## Records from a data collection
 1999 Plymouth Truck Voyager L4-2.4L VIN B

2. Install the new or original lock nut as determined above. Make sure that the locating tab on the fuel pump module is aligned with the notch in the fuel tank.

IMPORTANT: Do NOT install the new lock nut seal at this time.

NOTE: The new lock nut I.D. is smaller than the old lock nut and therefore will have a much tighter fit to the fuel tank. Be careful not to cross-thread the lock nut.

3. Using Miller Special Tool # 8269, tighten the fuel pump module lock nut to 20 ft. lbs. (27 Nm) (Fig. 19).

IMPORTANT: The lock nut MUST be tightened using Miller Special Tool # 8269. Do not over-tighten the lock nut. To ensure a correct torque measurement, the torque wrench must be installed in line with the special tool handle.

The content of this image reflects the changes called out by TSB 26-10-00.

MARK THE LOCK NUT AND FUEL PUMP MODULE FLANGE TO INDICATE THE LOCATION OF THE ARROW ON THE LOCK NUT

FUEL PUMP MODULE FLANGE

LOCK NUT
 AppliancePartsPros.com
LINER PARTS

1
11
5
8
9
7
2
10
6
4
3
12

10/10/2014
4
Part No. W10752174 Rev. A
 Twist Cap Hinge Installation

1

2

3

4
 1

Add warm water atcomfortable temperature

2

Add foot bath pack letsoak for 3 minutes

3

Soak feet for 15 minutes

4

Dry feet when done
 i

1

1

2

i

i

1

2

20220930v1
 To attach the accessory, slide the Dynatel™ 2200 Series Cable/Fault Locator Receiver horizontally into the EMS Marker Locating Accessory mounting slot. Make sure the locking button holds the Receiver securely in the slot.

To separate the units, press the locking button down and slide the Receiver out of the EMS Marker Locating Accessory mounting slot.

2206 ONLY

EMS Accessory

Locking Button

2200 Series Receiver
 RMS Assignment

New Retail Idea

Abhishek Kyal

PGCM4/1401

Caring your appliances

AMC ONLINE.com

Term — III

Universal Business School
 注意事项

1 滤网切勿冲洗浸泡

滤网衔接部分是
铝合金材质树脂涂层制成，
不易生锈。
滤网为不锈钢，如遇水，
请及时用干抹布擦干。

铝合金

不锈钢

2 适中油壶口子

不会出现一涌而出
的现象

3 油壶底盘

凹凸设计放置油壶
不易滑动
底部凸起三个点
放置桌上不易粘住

## PROBLEM TO SOLVE
From the opening line of the data above through the line that contains "IMPORTANT: Do NOT", please print each line as it stands and only those lines.

## ANSWER
 1999 Plymouth Truck Voyager L4-2.4L VIN B

2. Install the new or original lock nut as determined above. Make sure that the locating tab on the fuel pump module is aligned with the notch in the fuel tank.

IMPORTANT: Do NOT install the new lock nut seal at this time.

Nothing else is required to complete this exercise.